PROVIDED TEXT:
- Owner: Wayne Huizenga
- Head coach: Don Shula
- Offensive coordinator: Gary Stevens
- Defensive coordinator: Tom Olivadotti
- Home stadium: Joe Robbie Stadium

Results
- Record: 10–6
- Division place: 1st AFC East
- Playoffs: Won Wild Card Playoffs (vs. Chiefs) 27–17 Lost Divisional Playoffs (at Chargers) 21–22
- Pro Bowlers: 5 QB Dan Marino; WR Irving Fryar; LT Richmond Webb; G Keith Sims; LB Bryan Cox;

= 1994 Miami Dolphins season =

29th season in franchise history

The 1994 Miami Dolphins season was the franchise's 29th season of existence and 25th in the National Football League (NFL). On March 23, the NFL approved the transfer of majority interest in the team from the Robbie family to Wayne Huizenga. The team's playoff win on New Year's Eve 1994 vs. Kansas City is now famous as the last NFL game that Joe Montana ever played, as the superstar QB retired in the off-season.

GIVEN INFORMATION:
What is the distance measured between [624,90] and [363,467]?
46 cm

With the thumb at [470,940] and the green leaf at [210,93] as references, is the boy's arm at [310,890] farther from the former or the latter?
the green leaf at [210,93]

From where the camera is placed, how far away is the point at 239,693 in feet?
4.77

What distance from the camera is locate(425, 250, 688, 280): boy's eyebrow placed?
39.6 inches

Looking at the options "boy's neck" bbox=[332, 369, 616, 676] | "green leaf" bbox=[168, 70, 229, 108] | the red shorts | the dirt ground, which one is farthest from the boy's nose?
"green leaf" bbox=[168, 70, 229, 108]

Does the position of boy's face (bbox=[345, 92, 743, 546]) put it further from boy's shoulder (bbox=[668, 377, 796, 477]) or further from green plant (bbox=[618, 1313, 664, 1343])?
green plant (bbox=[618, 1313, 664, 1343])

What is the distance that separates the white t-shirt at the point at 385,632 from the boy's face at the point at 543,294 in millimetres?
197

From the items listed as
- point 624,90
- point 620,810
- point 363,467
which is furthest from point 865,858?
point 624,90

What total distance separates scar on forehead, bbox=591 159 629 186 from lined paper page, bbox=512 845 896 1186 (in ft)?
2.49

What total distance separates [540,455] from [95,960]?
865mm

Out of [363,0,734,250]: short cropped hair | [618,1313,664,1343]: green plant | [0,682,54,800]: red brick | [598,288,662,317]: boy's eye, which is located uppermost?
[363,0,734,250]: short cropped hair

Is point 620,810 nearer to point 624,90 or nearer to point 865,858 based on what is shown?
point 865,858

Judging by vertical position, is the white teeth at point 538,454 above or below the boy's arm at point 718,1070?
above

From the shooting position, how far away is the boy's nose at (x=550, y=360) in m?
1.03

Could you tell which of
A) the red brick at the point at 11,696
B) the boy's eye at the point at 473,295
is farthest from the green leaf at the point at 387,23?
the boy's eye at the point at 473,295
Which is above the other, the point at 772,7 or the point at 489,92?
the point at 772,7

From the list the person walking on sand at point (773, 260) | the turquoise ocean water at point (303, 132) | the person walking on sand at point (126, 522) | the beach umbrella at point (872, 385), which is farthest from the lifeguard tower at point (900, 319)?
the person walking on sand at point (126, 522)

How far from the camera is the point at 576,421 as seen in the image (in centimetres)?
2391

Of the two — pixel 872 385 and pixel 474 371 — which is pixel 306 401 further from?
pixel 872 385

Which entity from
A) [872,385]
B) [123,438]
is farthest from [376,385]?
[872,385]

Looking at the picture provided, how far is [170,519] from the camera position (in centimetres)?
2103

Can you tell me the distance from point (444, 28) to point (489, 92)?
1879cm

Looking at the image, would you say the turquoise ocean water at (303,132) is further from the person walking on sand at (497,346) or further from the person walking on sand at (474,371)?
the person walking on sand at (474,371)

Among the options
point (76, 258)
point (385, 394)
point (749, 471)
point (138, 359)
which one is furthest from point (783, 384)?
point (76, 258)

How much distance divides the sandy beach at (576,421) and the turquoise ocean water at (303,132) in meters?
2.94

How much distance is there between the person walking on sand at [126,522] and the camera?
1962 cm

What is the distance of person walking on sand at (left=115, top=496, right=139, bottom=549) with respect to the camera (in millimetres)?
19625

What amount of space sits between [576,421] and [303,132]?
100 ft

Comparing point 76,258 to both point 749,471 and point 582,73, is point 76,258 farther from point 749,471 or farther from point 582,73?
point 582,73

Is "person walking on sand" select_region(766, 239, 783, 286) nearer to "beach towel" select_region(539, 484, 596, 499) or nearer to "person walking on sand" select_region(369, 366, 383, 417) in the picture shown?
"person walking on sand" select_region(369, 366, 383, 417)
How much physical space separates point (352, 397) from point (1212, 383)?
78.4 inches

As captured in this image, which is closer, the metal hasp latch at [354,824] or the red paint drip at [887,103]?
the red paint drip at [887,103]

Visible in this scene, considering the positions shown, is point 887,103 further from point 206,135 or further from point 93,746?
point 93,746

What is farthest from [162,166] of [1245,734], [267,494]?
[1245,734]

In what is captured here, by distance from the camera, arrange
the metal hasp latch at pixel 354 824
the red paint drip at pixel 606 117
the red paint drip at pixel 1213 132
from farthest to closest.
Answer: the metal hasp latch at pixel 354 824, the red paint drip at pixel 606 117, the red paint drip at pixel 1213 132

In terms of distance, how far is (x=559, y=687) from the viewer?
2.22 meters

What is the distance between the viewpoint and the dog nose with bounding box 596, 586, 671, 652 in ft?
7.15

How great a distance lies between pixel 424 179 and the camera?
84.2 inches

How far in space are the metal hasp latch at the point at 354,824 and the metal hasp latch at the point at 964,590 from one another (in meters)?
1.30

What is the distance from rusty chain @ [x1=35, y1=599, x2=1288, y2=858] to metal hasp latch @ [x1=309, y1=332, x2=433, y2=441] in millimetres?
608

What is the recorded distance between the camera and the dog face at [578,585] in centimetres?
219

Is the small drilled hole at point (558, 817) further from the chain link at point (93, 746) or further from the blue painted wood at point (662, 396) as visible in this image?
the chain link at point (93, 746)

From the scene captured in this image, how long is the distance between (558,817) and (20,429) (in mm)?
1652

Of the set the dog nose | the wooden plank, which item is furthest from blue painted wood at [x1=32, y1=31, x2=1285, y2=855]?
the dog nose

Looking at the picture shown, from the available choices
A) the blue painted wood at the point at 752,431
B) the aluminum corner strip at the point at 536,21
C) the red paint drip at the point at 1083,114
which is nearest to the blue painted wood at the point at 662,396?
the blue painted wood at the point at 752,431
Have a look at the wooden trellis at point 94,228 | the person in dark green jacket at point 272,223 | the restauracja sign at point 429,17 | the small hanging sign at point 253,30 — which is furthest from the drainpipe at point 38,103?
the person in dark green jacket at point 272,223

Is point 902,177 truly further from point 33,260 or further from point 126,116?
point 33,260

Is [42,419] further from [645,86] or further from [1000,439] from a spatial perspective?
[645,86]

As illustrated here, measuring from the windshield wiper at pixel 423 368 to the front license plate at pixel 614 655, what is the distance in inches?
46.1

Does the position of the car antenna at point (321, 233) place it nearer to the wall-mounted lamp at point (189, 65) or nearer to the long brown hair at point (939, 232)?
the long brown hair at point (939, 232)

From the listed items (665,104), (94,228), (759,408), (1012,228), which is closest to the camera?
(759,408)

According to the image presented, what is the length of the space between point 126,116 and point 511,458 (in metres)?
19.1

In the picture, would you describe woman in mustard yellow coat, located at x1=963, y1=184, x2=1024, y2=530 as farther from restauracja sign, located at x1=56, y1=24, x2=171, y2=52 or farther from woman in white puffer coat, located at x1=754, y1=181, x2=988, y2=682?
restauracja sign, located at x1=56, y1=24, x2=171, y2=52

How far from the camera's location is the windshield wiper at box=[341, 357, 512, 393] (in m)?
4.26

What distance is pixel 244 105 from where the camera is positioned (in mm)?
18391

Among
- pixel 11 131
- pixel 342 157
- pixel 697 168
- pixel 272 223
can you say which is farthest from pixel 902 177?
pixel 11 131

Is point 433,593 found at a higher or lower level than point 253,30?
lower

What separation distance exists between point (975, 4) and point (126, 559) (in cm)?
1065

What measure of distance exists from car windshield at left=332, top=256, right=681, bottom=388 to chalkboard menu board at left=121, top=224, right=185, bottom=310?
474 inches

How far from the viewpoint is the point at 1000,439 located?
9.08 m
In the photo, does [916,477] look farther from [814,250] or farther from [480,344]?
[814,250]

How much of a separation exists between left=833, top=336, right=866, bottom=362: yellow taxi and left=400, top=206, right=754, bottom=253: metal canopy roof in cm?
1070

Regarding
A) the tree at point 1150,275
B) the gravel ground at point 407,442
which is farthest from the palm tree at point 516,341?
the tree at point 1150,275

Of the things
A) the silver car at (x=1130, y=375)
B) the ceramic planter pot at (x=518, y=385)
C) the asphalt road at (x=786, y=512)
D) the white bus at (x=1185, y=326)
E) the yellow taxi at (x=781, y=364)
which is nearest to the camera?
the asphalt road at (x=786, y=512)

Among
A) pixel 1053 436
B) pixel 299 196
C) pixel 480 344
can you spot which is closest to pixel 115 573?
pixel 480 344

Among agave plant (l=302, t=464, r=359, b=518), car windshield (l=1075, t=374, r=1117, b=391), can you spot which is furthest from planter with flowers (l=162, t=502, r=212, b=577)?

WHAT YOU NEED TO DO:
**1)** Answer from the Dolphins season summary:
(a) Who was the defensive coordinator?
(b) Where was the Divisional Playoffs game played, and what was the score?
(c) On what date did the NFL approve the transfer of majority interest in the team?
**2)** Turn the paragraph of the Dolphins season summary that begins "The 1994 Miami Dolphins season was" into a bulleted list that keeps its main facts.
**3)** Summarize the Dolphins season summary in two sentences.
The rows have no connection to the Dolphins season summary.

COMPLETE ANSWERS:
**1)**
(a) Tom Olivadotti
(b) At the Chargers; the Dolphins lost 21–22.
(c) March 23

**2)**
- The 1994 season was the franchise's 29th season of existence and its 25th in the NFL.
- On March 23, the NFL approved the transfer of majority interest in the team from the Robbie family to Wayne Huizenga.
- The team's playoff win against Kansas City on New Year's Eve 1994 is famous as Joe Montana's last NFL game, because he retired in the off-season.

**3)** In 1994, their 29th season of existence and 25th in the NFL, the Miami Dolphins were coached by Don Shula, went 10–6, and finished first in the AFC East. They beat the Chiefs 27–17 in the Wild Card Playoffs, a game known as Joe Montana's last in the NFL, and then lost 21–22 at the Chargers in the Divisional Playoffs.